Bug 62671

Summary: [Radeon HD 5650][kms] KDE thinks the monitor is reconnected each time it resumes
Product: DRI Reporter: Filipus Klutiero <chealer>
Component: DRM/RadeonAssignee: Default DRI bug account <dri-devel>
Status: RESOLVED MOVED QA Contact:
Severity: normal    
Priority: medium CC: jlp.bugs
Version: XOrg git   
Hardware: x86 (IA32)   
OS: Linux (All)   
Whiteboard:
i915 platform: i915 features:

Description Filipus Klutiero 2013-03-23 15:04:38 UTC
I experienced a regression after upgrading Linux from Debian's 3.2.35-2 to its 3.2.39-2. As Ben Hutchings explained to me, that is because some Linux 3.3/3.4 graphics changes were backported in Debian's 3.2.39. And indeed, if I try 3.4.4 or 3.8.3, the regression remains.

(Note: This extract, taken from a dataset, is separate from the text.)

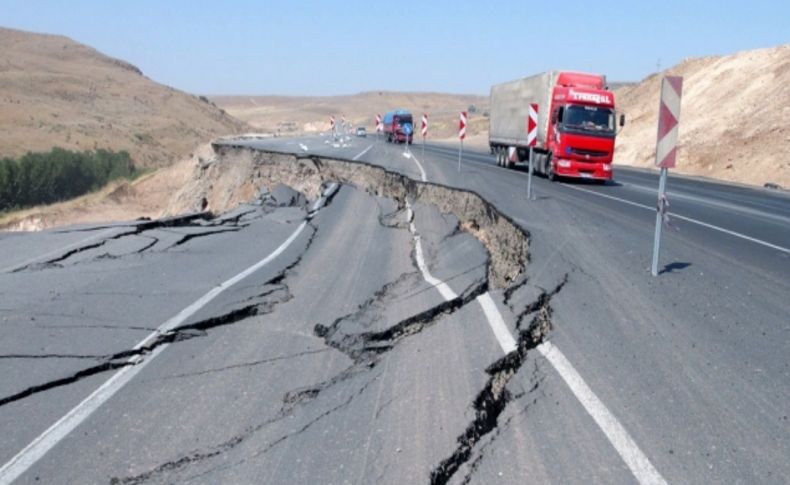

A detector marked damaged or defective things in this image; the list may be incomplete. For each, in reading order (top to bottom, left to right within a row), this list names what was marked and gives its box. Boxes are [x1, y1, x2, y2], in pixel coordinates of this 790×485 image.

cracked asphalt road [0, 133, 788, 484]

I have only experienced the problem on KDE, but I didn't try other environments. My laptop has a Radeon HD 5650 card connected to an LCD screen via HDMI. When I leave the laptop idle and come back after a while, the screen resumes. What changed is that I now get 2 KDE dialogs telling me:

A monitor output has been disconnected.

Do you wish to run a configuration tool to adjust the monitor setup?

immediately followed by

A monitor output has been connected.

Do you wish to run a configuration tool to adjust the monitor setup?

(The latter shows on top) Obviously, this is incorrect. I simply press Escape twice and the problem disappears until the next time I leave the PC. This is just an annoyance.

I ran tail --follow on .xsession-errors to debug and found as only clue the message "main input error: ES_OUT_RESET_PCR called" logged twice. For example, after a monitor resume, the following had been logged:

[0x85fc680] main input error: ES_OUT_RESET_PCR called
[0xf1b0a9b8] main input error: ES_OUT_RESET_PCR called

I noticed that this error is logged every time the system detects a monitor (dis)connection, real or spurious (On my good Linux version, a resume doesn't trigger that error). Oddly enough, I searched the web quite a bit, asked #debian-kde and #kde and found no one with the same problem. The ES_OUT_RESET_PCR error is common, but in very different contexts. This does not happen when using the vesa driver, nor when modeset is disabled, nor when I plug the screen via VGA (the laptop has no DVI plug to test). There are no hints in system logs.

The KDE prompts above are the standard prompts shown when a (dis)connection is detected. Debian testing's KDE version is not the latest (4.8.4).
Comment 1 Filipus Klutiero 2013-03-23 15:11:28 UTC
Forgot to mention one oddity I noticed when debugging this. To reproduce faster, I reduced the powerdevil delay to suspend the screens to 1 minute. This works, and while the bug may not happen if I resume just after the monitor suspends, waiting an extra 20 seconds (so a total of 80 seconds) seems to be enough.

But I noticed that after my monitor suspends, it is kind of suspended a second time 30 to 40 seconds later (the monitor reactivates to show "HDMI POWER SAVING", then is disabled again). But I don't have to wait this second suspend to get the bug, and it also happens on 3.2.35, so I'm not sure this is a clue.
Comment 2 Alex Deucher 2013-03-25 13:01:42 UTC
A lot of monitors poll their inputs (some when the there is no input signal, others all the time) which can cause hotplug events.  Since you've indicated this is a regression, can you bisect?
Comment 3 Filipus Klutiero 2013-03-25 23:32:31 UTC
I just identified that the regression appeared between 3.3.6 and 3.4.1. Beyond that, Debian has no images for me to try. I never installed Linux without using Debian packages. And even building with make-kpkg is something I haven't done for a number of years.

If more testing is wanted, I would need guidance. To install intermediary images, and maybe also to test more quickly, as with my current manual test, just testing (after the target version is installed) requires about 5 minutes per version.
Comment 4 Martin Peres 2019-11-19 08:32:40 UTC
-- GitLab Migration Automatic Message --

This bug has been migrated to freedesktop.org's GitLab instance and has been closed from further activity.